Since we are focusing on performance optimization through layout manipulation of VLSI chips after place and route, we need to reliably determine those layout parameters that have the largest effect on timing of a chip fabricated with a DSM technology. Therefore, we examine only the most appropriate timing analysis methods used for VLSI chips to determine which layout dimensions are the dominant parameters affecting timing. These parameters then give us the information necessary for layout optimization. We also need to understand the limitations and underlying assumptions in these timing analysis techniques. Looking at timing analysis and the dominant layout parameters, we will learn that substantial speed performance optimization can be achieved through adjustments of interconnect dimensions in conjunction with the buffer stages driving them.

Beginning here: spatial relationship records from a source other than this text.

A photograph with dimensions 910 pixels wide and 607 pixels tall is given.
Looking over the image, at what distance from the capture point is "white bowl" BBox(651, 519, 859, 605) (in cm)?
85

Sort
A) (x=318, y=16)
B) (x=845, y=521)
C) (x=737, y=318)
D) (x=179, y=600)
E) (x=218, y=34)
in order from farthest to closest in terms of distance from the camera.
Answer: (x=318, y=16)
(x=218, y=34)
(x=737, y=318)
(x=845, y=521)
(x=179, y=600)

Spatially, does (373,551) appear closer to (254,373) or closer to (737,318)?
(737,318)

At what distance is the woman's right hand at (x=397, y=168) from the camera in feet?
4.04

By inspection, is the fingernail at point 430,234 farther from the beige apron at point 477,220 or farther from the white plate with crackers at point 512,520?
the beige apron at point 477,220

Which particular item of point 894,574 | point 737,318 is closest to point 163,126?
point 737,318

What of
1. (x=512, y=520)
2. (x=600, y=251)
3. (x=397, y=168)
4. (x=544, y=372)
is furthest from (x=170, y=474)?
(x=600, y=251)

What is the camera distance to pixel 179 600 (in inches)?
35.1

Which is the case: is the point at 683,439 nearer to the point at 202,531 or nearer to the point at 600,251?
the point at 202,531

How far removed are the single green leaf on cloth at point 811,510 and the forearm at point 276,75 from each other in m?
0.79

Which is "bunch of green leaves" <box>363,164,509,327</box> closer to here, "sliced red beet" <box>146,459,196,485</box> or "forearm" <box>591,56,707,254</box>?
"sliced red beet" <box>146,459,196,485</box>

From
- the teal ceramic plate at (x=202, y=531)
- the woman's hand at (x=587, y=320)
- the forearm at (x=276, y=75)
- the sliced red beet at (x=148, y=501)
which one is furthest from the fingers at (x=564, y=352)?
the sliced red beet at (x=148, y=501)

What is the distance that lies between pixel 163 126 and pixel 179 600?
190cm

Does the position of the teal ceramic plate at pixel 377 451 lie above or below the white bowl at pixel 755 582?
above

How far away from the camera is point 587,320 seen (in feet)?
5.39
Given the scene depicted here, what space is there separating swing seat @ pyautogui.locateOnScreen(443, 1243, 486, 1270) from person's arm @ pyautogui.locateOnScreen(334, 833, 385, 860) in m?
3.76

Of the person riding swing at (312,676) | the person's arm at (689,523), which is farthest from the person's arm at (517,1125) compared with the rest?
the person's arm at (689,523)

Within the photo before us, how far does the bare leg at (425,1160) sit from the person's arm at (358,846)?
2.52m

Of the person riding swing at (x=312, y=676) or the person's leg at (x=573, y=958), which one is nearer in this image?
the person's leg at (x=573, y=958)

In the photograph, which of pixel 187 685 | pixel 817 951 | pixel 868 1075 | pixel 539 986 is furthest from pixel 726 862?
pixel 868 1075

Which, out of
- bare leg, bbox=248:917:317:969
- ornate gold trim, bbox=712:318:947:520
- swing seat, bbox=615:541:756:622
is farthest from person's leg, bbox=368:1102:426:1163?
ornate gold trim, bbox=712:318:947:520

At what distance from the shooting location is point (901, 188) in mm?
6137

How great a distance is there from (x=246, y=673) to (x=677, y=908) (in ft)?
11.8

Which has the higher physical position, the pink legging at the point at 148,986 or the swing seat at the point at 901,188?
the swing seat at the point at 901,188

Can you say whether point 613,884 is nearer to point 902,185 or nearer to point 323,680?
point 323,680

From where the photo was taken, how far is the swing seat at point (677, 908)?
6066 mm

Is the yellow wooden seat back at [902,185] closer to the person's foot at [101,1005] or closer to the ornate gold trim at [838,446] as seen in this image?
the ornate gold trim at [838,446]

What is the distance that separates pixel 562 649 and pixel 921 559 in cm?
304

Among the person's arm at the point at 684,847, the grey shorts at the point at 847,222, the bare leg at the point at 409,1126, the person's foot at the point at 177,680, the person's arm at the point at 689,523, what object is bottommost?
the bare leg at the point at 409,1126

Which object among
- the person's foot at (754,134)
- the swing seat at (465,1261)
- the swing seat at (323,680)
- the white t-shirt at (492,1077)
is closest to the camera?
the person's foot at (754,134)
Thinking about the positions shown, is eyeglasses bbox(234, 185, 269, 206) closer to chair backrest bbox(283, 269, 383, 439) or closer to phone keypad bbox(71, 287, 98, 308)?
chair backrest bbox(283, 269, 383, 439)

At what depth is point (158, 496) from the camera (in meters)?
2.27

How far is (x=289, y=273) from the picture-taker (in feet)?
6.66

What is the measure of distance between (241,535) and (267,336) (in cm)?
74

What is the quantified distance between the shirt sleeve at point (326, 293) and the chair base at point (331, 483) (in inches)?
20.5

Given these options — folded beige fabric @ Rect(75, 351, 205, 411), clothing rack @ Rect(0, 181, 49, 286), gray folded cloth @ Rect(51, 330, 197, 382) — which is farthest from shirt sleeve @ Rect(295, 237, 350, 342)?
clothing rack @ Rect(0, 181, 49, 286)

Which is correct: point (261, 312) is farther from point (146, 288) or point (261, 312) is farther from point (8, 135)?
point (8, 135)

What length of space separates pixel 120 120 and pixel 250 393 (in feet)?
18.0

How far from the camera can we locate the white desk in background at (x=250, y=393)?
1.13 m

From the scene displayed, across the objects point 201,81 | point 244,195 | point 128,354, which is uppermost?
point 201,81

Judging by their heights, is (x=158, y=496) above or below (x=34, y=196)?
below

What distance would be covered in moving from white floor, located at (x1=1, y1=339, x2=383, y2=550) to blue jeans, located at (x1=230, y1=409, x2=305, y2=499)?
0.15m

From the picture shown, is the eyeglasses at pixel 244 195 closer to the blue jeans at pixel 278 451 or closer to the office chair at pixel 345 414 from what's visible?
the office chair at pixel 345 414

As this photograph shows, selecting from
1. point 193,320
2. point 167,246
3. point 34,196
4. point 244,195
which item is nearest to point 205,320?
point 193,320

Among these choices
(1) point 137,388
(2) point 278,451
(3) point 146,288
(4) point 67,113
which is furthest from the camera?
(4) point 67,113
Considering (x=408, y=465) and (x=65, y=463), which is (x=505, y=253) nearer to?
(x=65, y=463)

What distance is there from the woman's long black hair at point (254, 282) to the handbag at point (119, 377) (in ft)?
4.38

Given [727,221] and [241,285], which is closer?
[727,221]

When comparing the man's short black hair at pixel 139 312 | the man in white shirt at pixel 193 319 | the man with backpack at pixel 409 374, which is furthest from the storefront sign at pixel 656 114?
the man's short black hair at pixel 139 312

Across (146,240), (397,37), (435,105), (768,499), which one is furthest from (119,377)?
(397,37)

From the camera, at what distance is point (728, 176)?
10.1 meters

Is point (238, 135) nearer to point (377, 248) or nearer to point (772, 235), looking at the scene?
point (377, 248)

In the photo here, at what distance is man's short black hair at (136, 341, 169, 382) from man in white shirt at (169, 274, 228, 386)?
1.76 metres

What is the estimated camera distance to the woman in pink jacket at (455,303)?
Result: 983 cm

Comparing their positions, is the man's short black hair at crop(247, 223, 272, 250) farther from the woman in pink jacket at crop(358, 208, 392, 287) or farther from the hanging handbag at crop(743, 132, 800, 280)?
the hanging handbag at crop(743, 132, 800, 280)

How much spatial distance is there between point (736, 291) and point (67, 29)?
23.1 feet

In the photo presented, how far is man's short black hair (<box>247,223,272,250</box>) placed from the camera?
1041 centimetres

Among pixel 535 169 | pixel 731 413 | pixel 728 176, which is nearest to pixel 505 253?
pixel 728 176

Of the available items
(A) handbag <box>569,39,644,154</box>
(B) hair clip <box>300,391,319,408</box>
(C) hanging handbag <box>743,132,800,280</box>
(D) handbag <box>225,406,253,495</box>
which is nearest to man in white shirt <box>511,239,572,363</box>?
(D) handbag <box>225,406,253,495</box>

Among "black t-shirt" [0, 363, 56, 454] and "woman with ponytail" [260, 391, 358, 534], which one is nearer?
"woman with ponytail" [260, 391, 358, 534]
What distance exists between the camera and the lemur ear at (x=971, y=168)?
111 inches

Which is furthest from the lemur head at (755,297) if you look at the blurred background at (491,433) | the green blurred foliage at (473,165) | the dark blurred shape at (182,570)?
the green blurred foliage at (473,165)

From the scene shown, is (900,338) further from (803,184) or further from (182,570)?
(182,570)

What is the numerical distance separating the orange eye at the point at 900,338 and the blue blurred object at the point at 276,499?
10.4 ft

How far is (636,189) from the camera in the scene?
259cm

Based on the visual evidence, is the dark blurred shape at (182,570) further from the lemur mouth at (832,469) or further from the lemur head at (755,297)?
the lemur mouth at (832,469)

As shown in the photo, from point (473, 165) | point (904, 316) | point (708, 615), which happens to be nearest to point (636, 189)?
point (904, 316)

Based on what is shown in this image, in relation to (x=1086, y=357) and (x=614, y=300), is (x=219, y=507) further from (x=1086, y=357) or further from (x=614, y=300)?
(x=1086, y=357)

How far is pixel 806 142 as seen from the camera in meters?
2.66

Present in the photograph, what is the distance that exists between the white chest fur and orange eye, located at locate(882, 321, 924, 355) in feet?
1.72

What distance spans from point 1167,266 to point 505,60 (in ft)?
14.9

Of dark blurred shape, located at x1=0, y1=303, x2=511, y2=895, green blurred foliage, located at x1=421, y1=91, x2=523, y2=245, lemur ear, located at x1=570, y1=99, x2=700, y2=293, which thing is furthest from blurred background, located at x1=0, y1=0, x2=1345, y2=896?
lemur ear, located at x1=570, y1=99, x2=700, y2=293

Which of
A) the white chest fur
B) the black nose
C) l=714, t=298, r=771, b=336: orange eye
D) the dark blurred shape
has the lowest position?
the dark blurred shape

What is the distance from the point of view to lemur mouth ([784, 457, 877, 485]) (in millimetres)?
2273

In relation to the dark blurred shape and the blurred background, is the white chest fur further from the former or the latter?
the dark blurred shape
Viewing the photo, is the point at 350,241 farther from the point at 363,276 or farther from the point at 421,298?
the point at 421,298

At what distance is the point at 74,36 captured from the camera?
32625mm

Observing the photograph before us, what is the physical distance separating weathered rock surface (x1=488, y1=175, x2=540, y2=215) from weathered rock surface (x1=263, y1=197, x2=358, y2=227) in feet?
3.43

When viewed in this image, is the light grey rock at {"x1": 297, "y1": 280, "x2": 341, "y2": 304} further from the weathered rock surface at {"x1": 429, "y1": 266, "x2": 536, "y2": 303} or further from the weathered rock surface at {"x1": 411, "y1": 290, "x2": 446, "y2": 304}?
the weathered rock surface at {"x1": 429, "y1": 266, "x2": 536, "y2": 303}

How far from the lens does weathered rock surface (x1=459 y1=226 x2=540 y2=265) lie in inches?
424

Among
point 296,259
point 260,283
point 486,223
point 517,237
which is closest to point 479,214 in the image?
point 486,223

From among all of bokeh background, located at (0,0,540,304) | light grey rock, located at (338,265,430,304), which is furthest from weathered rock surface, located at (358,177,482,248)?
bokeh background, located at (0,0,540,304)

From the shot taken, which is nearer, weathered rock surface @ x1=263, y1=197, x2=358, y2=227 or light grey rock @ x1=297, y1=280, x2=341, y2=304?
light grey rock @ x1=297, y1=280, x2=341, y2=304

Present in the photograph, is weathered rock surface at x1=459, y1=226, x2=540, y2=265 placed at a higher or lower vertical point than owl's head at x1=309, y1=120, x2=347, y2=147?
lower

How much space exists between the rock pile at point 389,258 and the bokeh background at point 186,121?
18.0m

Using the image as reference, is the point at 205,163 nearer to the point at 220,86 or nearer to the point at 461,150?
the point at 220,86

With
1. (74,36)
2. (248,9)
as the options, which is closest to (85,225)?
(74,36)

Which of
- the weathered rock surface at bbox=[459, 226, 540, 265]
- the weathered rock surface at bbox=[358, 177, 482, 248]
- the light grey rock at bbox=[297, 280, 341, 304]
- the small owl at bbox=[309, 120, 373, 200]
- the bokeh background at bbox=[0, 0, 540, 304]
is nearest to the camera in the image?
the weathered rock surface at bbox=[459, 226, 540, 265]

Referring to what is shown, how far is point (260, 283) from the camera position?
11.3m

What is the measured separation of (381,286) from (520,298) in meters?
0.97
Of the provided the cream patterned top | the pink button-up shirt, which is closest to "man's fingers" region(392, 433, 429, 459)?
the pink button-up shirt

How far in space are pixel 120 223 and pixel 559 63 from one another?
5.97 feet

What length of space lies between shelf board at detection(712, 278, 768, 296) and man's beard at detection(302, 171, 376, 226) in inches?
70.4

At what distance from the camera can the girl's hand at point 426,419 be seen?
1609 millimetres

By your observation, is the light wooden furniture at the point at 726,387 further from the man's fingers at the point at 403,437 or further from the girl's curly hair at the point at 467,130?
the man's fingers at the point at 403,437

The most appropriate timing analysis in VLSI chips depends on the character of the circuit and the timing information needed. For now, we will focus on digital circuits. The timing information needed to determine and optimize the performance of a digital circuit is very different from what we would need to know for an analog circuit. We will see, however, that effects such as interconnect cross-coupling, will turn out to be analog effects, such as detailed pulse-shape information even for digital circuits. Focusing on digital circuits, the next questions concern the level at which we want to determine and verify the correct circuit timing behavior. Do we need a timing analysis at a high level, a functional level, or do we have to go all the way down to the transistor level? Since we are interested in physical layout optimization involving the polygon level, the analysis will have to be at the lowest and most detailed level, the transistor level. We will see later on what this means in terms of the complexity of the transistor models used for the timing analysis.
Normally, analyzing the time behavior of a digital circuit involves determining how a circuit moves through its digital - its binary - states with time, since digital circuits are state machines. Unfortunately, processing state information for timing analysis is too time-consuming for most situations, especially for the current complex VLSI circuits. In addition, if we want to perform a state-dependent simulation, we would also need to generate the appropriate simulation vector suites before we could even get started.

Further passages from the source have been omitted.